Камень наполнял мою жизнь, в сложных сочетаниях, в своей внутренней природе, в своей длинной и сложной истории, а люди?..
И вот сейчас, когда в моей голове постепенно проходят воспоминания прошлого, когда приходится это прошлое не просто вспоминать, а раскладывать на части, острым скальпелем анатома вскрывая отдельные нервы и жилки, вот сейчас только начинаю я понимать, какую огромную роль в моей жизни сыграли именно люди, как тесно сплетались они со всеми переживаниями, как именно они, часто совершенно незаметно, руководили мыслями, поступками и желаниями.
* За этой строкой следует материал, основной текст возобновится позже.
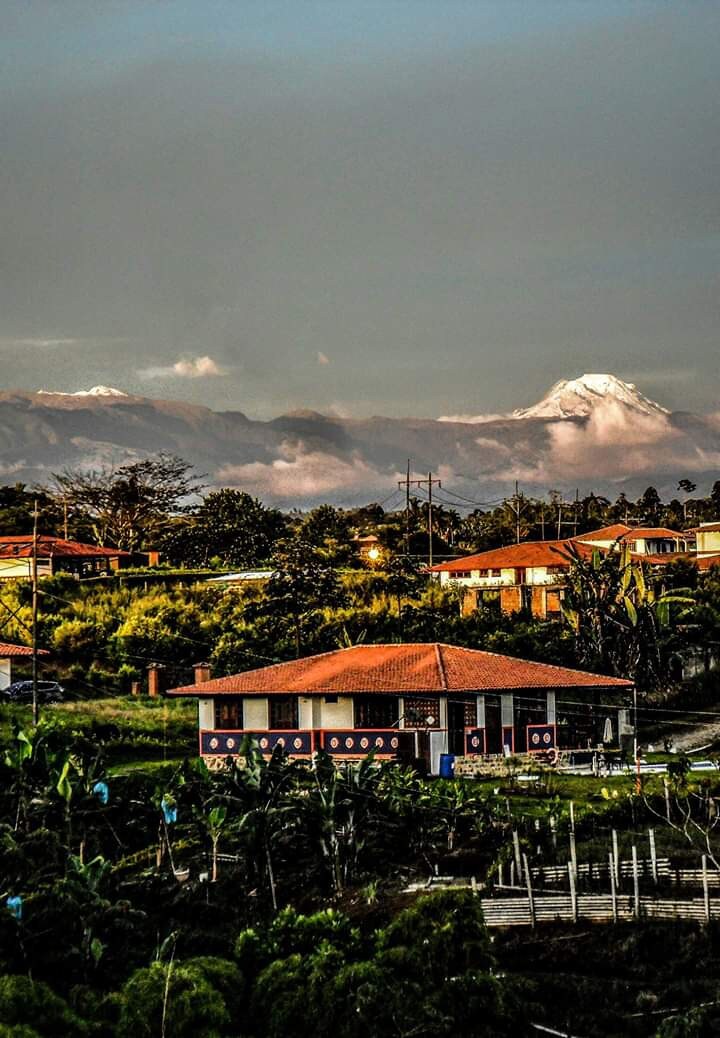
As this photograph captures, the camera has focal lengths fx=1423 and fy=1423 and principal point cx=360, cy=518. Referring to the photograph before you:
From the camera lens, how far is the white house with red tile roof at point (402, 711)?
135ft

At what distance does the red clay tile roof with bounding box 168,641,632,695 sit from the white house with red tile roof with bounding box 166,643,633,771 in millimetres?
30

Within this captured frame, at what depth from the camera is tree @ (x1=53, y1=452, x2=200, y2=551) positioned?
9700 cm

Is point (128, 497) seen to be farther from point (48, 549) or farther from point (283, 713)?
point (283, 713)

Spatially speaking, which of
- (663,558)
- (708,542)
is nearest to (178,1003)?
(663,558)

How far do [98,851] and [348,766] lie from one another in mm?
5985

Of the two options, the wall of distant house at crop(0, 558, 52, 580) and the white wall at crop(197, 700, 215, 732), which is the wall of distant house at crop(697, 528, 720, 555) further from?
the white wall at crop(197, 700, 215, 732)

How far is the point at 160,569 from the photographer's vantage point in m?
77.7

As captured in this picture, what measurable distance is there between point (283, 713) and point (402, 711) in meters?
3.59

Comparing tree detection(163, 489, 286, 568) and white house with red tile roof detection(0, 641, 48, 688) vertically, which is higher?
tree detection(163, 489, 286, 568)

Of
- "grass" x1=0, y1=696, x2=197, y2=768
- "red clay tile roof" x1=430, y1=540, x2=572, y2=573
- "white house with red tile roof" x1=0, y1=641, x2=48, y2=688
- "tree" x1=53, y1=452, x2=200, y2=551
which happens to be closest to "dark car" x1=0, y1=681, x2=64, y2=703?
"white house with red tile roof" x1=0, y1=641, x2=48, y2=688

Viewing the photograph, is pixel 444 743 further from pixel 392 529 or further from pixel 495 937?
pixel 392 529

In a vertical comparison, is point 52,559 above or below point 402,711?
above

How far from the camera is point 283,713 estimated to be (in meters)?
42.2

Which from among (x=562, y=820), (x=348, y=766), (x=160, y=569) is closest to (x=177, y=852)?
(x=348, y=766)
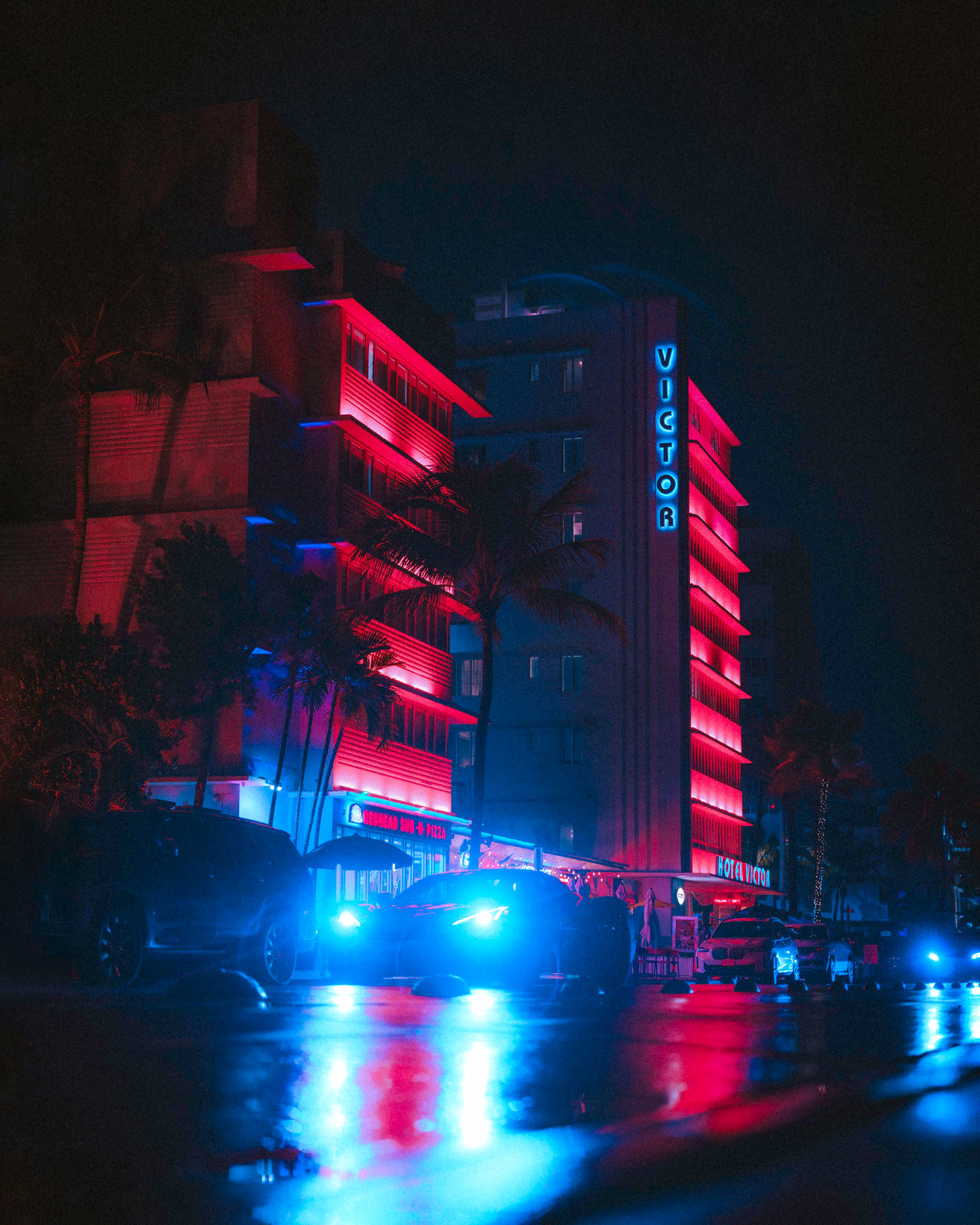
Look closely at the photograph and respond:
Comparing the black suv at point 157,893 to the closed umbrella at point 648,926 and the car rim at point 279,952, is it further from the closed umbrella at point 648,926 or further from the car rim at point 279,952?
the closed umbrella at point 648,926

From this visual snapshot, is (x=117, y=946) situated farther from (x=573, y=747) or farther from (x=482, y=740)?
(x=573, y=747)

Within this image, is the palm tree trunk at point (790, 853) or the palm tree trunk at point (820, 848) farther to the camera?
the palm tree trunk at point (820, 848)

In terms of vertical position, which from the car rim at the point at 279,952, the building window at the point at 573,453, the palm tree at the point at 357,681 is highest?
the building window at the point at 573,453

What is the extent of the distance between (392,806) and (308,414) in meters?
11.6

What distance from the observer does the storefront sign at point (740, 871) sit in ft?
238

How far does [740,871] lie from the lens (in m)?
77.8

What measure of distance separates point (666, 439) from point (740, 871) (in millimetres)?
25801

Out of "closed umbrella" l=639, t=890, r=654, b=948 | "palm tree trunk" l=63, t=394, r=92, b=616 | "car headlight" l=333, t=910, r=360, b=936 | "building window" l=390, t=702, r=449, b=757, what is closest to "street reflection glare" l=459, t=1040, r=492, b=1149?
"car headlight" l=333, t=910, r=360, b=936

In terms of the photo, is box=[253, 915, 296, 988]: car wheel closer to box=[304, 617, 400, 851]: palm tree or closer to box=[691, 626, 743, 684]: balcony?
box=[304, 617, 400, 851]: palm tree

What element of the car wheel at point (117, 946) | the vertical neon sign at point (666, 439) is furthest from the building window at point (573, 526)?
the car wheel at point (117, 946)

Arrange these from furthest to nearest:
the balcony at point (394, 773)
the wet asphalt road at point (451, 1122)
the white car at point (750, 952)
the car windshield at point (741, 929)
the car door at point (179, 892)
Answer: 1. the balcony at point (394, 773)
2. the car windshield at point (741, 929)
3. the white car at point (750, 952)
4. the car door at point (179, 892)
5. the wet asphalt road at point (451, 1122)

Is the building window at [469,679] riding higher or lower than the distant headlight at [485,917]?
higher

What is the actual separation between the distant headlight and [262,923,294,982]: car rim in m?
1.99

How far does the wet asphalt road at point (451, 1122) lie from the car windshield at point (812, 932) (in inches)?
904
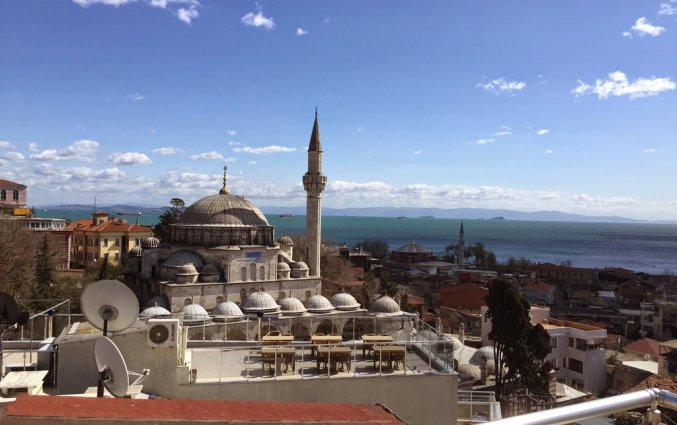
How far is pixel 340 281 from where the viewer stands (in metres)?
49.7

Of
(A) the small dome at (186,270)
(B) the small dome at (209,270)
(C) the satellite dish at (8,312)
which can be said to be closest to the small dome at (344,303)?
(B) the small dome at (209,270)

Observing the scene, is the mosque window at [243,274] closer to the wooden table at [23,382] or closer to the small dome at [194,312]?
the small dome at [194,312]

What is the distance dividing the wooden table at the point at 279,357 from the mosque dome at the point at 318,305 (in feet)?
57.1

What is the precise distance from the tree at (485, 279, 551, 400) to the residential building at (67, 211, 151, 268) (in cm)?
3667

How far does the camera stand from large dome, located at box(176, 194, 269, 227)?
3006 cm

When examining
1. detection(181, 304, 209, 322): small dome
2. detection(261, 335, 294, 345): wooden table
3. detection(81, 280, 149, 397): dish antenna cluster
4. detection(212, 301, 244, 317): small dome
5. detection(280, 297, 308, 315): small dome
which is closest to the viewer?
detection(81, 280, 149, 397): dish antenna cluster

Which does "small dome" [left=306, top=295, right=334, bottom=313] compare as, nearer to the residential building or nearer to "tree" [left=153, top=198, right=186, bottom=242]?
"tree" [left=153, top=198, right=186, bottom=242]

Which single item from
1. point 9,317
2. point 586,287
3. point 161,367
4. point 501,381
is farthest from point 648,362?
point 586,287

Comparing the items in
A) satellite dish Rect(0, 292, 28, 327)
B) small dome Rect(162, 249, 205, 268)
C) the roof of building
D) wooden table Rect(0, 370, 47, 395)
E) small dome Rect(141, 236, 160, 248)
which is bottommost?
the roof of building

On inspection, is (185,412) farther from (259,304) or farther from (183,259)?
(183,259)

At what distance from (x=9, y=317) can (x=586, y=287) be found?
2948 inches

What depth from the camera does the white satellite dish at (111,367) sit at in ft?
20.1

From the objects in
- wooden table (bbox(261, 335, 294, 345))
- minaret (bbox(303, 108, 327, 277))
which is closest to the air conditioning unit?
wooden table (bbox(261, 335, 294, 345))

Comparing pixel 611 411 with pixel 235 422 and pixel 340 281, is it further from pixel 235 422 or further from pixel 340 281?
pixel 340 281
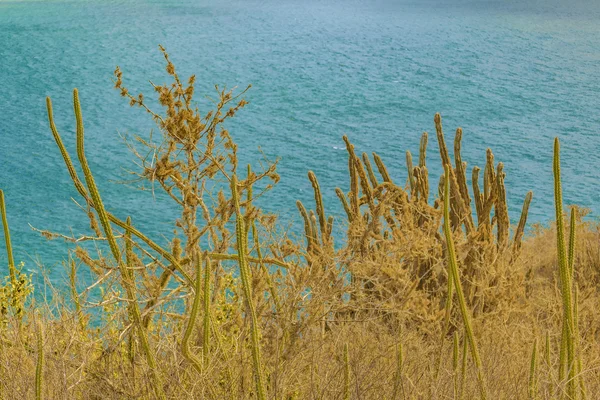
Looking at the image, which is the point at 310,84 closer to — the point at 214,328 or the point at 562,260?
the point at 214,328

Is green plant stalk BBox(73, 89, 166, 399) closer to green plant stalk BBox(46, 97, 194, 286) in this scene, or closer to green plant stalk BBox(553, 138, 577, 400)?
green plant stalk BBox(46, 97, 194, 286)

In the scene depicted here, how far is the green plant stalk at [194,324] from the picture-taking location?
1.48 m

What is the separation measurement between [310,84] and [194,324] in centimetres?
1127

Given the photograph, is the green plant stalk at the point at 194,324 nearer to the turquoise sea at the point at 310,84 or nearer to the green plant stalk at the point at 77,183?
the green plant stalk at the point at 77,183

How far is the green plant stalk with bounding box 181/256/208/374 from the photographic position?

Я начинаю понимать, что человек в его борьбе, во всем величии его победы над природой являлся, в сущности, центром прошлого, а камни?..
Много, много замечательных людей прошло перед глазами — людей, о которых нельзя сейчас вспоминать без благодарности…
* * *Я помню застенчивую, несколько сутуловатую фигуру профессора химии, спокойного в своем рассказе, по задевавшего за живое каждым неожиданно горячим словом, сверкающим мыслью при воспоминании о родном Кавказе. Каждую субботу приходил он вечером к нам, а я, десятилетний мальчишка, спрятавшись в углу дивана, с каким-то благоговением слушал его, пришедшего из большой лаборатории, полной стаканов, колб, банок с солями, с жидкостями и каким-то особенным запахом.
Каким праздником было для меня разрешение навестить его в самом университете, пройти по темным коридорам старого здания к нему в лабораторию и тихо, затаив дыхание, смотреть, как ученый, переливает какие-то жидкости, кипятит что-то на газовых горелках или осторожно капает окрашенные капельки в большой стакан.
Так шло много лет, потом жизнь развела наши пути, и только осенью 1937 года в Тбилиси, перед зданием созданного им Грузинского университета, увидел я знакомую фигуру Петра Григорьевича Меликова[34] и с благодарностью выискивал знакомые черты на его лице.